> TEXT:
^^^^^^^^^^^^^^^^

Der Kläger hat keinen Anspruch auf Erteilung eines vorläufigen qualifizierten Arbeitszeugnisses, weil das Arbeitsverhältnis nach den oben getroffenen Feststellungen beendet ist. Auf die Frage, gegen wen sich der Zeugnisanspruch richtet, kommt es an dieser Stelle nicht an.
Der Antrag zu 4. ist unbegründet.
Der Kläger hat keinen Anspruch auf Weiterbeschäftigung gegen die Beklagte zu 1). Nach den oben getroffenen Feststellungen besteht zu dieser schon seit dem 01.06.2000 kein Arbeitsverhältnis mehr.
Der Kläger hat auch keinen hilfsweisen Anspruch auf Weiterbeschäftigung gegen die Beklagte zu 2).
Der besondere betriebsverfassungsrechtliche Weiterbeschäftigungsanspruch ist nicht gegeben.
Hat der Betriebsrat einer ordentlichen Kündigung frist- und ordnungsgemäß widersprochen und hat der Arbeitnehmer nach dem Kündigungsschutzgesetz Klage auf Feststellung erhoben, dass das Arbeitsverhältnis durch die Kündigung nicht aufgelöst ist, so muss der Arbeitgeber auf Verlangen des Arbeitnehmers diesen nach Ablauf der Kündigungsfrist bis zum rechtskräftigen Abschluss des Rechtsstreits bei unveränderten Arbeitsbedingungen weiterbeschäftigen, § 102 Abs. 5 S. 1 BetrVG.
Dieser Weiterbeschäftigungsanspruch ist davon abhängig, dass der Betriebsrat der Kündigung frist- und ordnungsgemäß widersprochen hat. Der Beschluss des Betriebsrats muss nach § 33 BetrVG wirksam gefasst und den Anforderungen des § 102 Abs. 3 BetrVG entsprechen. Ein rechtlich erhebliches Widerspruchsrecht steht dem Betriebsrat nur aus den in § 102 Abs. 3 BetrVG aufgeführten Gründen zu.
Daran fehlt es hier. Der Betriebsrat hat seinen Widerspruch ausschließlich auf § 102 Abs. 3 Nr. 1 BetrVG gestützt. Damit hat er gerügt, dass der Arbeitgeber bei der Auswahl des zu kündigenden Arbeitnehmers soziale Gesichtspunkte nicht oder nicht ausreichend berücksichtigt hat. Diese Auffassung des Betriebsrats war unzutreffend. Wie das Gericht bereits oben festgestellt hat, hatte eine soziale Auswahl durch den Arbeitgeber nicht zu erfolgen. Daher kam es auch nicht darauf an, welche Sozialdaten der Arbeitnehmer im Einzelnen mitgeteilt worden sind. Der Betriebsrat ist davon ausgegangen, es liege lediglich eine Standortschließung und keine Betriebsschließung vor. Auch insoweit hat der Betriebsrat den Betriebsbegriff verkannt. Auf die oben getroffenen Feststellungen wird Bezug genommen.

^^^^^^^^^^^^^^^^

> AUSGANGSDATEN:

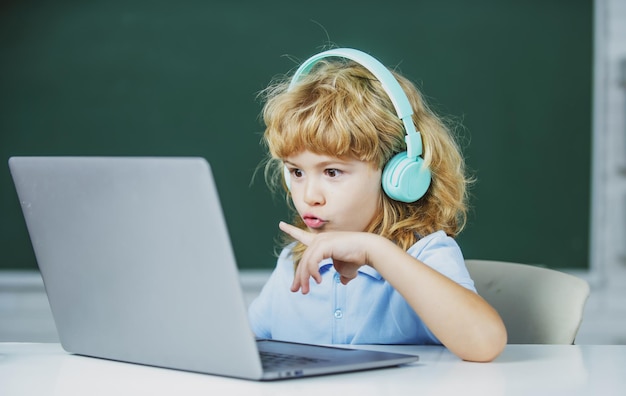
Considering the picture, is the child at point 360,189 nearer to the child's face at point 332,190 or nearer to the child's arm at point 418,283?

^^^^^^^^^^^^^^^^

> WAS ZU TUN IST:
1 – Auf welche Vorschrift hat der Betriebsrat laut Text seinen Widerspruch ausschließlich gestützt?
2 – Zitiere aus dem Text die Stelle von „Der Kläger hat keinen Anspruch auf Weiterbeschäftigung“ bis einschließlich „kein Arbeitsverhältnis mehr.“.
Stütze dich dabei nur auf den Text.

> LÖSUNGEN:
1 – Auf § 102 Abs. 3 Nr. 1 BetrVG.

2 –
Der Kläger hat keinen Anspruch auf Weiterbeschäftigung gegen die Beklagte zu 1). Nach den oben getroffenen Feststellungen besteht zu dieser schon seit dem 01.06.2000 kein Arbeitsverhältnis mehr.